Scrape away the apple-bacon marmelade sludge for a fine pork chop. Photo: Steven Richter

        In the kitchen - girding to feed the hordes when the terrace opens and Burke rides off to his next conquest – executive chef Jedd Adair bears solid cred from days at Degustation, Corton, Toqueville, plus golden times when Rocco de Spirito took cooking seriously at Union Pacific.  He can throw together Monday’s mac ‘n’cheese dinner special for the Road Food Warrior. This sticky toss of fusilli, cooked in parmesan water for extra thickness, and Cabot clothbound cheddar mixed with herb purée is not macaroni by a stretch, but it’s so good you might decide not to sue for false advertising. Smoked barley risotto with little flutters of mushroom deserves attention as more than a $7 side. Pair it with jalapeno French fries cooked in smoked beef fat, divide an entrée - it’s a carbophiliac’s dinner for two.
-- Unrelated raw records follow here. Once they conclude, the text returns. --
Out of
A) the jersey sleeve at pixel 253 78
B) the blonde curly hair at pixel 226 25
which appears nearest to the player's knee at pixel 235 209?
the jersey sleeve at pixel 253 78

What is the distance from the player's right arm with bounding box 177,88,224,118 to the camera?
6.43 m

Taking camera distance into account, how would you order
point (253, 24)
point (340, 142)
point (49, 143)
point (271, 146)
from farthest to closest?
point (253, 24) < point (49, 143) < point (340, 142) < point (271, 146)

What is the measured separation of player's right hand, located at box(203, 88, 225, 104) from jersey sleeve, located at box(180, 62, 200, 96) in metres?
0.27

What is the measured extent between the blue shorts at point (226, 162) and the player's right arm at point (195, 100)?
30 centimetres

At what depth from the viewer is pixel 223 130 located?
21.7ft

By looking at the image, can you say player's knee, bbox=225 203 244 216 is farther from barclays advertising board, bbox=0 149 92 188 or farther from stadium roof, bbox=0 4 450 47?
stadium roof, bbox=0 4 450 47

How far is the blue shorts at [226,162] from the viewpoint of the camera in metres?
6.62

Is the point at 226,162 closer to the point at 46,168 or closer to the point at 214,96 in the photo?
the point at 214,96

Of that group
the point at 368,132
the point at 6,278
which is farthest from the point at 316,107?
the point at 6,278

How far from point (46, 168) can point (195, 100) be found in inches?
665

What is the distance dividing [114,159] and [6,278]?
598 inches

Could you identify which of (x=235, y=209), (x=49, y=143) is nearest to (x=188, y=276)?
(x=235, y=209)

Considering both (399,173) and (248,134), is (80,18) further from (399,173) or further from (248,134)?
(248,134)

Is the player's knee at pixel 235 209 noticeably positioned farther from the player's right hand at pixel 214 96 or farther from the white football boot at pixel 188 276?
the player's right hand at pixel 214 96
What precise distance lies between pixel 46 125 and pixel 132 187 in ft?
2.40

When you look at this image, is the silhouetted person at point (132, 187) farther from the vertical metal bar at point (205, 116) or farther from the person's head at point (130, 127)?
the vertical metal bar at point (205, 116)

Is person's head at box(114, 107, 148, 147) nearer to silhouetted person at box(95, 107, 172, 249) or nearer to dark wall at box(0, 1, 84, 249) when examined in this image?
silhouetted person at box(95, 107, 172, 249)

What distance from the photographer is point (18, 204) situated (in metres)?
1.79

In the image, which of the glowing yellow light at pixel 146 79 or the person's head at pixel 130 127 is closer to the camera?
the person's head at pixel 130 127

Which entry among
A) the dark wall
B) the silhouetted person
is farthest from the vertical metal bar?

Next time I’ll save room for one of each little petits fours on the stove. Photo: Steven Richter

        While photographing the dollhouse iron stove lined with petits fours earlier, I planned to reserve one of my own.  But after so many extras crowding our table, dessert looms as possibly painful. I’m still Insatiable, but believe me, it was always just a playful metaphor.  This moment of clarity and sanity is quickly destroyed as desserts arrive anyway, demanding to be tasted. I can resist coconut cream cake with salted macadamias and rum sauce, but not gianduja hazelnut mousse sandwiched in chocolate with ginger Rice Krispie clumps. Then a final Burkeian signature: monkey bread for two, baked in a cake tin with pecans, caramel, chewy slices of banana, spooned up by the captain with clouds of vanilla ice cream. Since the tin has a top, we must take the two-thirds remaining with us, inspiring a note from the kitchen tucked into a David Burke shopping bag: “We’re glad that you liked your meal so much that you’re taking it home.”


Banana and caramel monkey bread comes baked in a handy take-away tin. Photo: Steven Richter

        No point in weeping for olden times when chefs stayed in their kitchens and didn’t have empires or stylists or pluck their eyebrows. The most we dare ask today is that they groom a solid second to take over when they jet away to Singapore or Dubai.  Burke has committed to breakfast, lunch, dinner and room service at the James.  The garden could open within three weeks, he thinks, he hopes, and easily hold 200 diners, but he plans to keep it at 100 ordering from a menu of “outdoor food, if there is such a thing.”  With no tall buildings blocking the view, “sunsets will be terrific.”  He might introduce a mini-farmers market on Saturdays: “Maybe bread, honey, tomatoes, just four farmers to start.”  What’s next?  “Well, it’s New York. I’ve always wanted a steak house in New York.”

23 Grand Street between Grand and Thompson Streets.  212 201 9119 Monday through Friday breakfast 7 to 10 am. Lunch noon to 3 pm. Brunch Saturday 10 am to 3 pm, Sunday 10 to 4 pm. Dinner seven days 5 to 11 pm. Weekend late night menu 11 pm to 2 am.